Tal como preveía, su cuerpo sólo le demandó descanso después de su tan ansiada ducha. Avisó a sus padres de que ya estaba en casa y se lanzó encima del sofá, desde donde fue cambiando de canales, mientras intentaba que su mente se alejara de cualquier cosa que se pareciera, aunque fuera de refilón, a algo ruso. En esos momentos no lo necesitaba, ni mucho menos lo quería.
Un par de horas más tarde, su estómago comenzó a rugir de manera incontrolada. Sí, el hambre había hecho su aparición sin ser invitada, ganando por goleada al mismo cansancio.
Letizia se levantó sin ganas del sofá con destino a la cocina para ver qué podía encontrar en la nevera. La respuesta ya la tenía, nada, pero se dio el paseo igualmente. En los armarios no había ni unos tristes cereales que llevarse a la boca. Así que, con más pereza que otra cosa, fue a la habitación para cambiarse de ropa y bajar a tomar algo a la cafetería que estaba a dos calles de su portal. Al día siguiente se encargaría de hacer la compra online; de momento, cogió las llaves y el bolso y se marchó rumbo al lugar donde calmarían su hambre.
Miró el reloj por segunda vez, no hacía más de cinco minutos que el camarero se había marchado con su pedido. La bebida la tenía ya sobre la mesa, una cerveza, le apetecía algo sencillo, igual que lo que comía con...
Felipe. Otra vez ahí estaba el ruso, menos mal que en ese instante, le llevaron la comida a la mesa. «¡Salvada!», se dijo, dándose cuenta de que su apetito era mayor que la capacidad que en ese instante tenía para pensar.Terminó su plato, pagó religiosamente y, poniéndose el abrigo, decidió que tal vez era buen momento para pasear. No es que el tiempo fuera cálido, ni por asomo, pero por lo menos se comenzaba a vislumbrar que la primavera quería abrirse paso ante un invierno especialmente raro.
Se abrochó la cazadora y se colocó el pañuelo que llevaba al cuello de manera que el viento no la molestara demasiado. No hacía mucho, pero sí lo suficiente para que no le apeteciera que la tocara demasiado.

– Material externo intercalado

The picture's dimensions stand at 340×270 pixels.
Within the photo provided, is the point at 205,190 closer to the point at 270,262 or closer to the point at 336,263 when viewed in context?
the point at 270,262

Después miró para el lado contrario al que debía caminar y se marchó en esa dirección; estaba oscuro, pero la gente caminaba bajo la luz de las farolas, ya encendidas. Su barrio siempre había sido bastante animado: las tiendas de toda la vida se mezclaban con los nuevos negocios de jóvenes diseñadores, cafeterías de estilos variados y algún que otro despistado que soñaba con triunfar poniendo un dispar lugar donde se vendían discos de vinilo y caras de muchos cantantes.
Se dio cuenta, paseando, que hacía mucho tiempo que no se daba una caminata así, sólo por pasear y sin pensar en nada más que en ver cómo estaba cambiando el barrio. Como la vida, evolucionaba a pasos agigantados de un lado para otro, de una acera a la otra, en un punto y en otro...
-¡Letizia! -la llamó una voz conocida.
Se volvió y al otro lado de la acera se encontró a Lucas, el novio de Ruth, cargado con un par de bolsas. No vivían en este barrio, pero a veces iban a comprar algunas cosas que no encontraban en las tiendas del suyo.
Corrió para cruzar la calle y darle un par de besos
-Hola, Lucas, ¿cómo estás? -preguntó.
-Pues no tan bien como tú. -Le guiñó un ojo-. Pero bueno, ya ves, comprando un par de cosas de la tienda esa italiana que le gusta tanto a Ruth. ¿Te vienes a cenar?
-No, acabo de tomar algo. He llegado hoy de San Petersburgo y estoy muerta. -Se colocó un poco mejor el fular-. Sólo quería dar una vuelta para estirar las piernas e irme a casa para hacer el amor con mi edredón de una manera loca.
El novio de su amiga se rió mientras dejaba las bolsas en el suelo y la abrazaba.
-Bonita, cuando quieras nos llamas un día y cenamos. No sé, o nos vamos de marcha -añadió con picardía.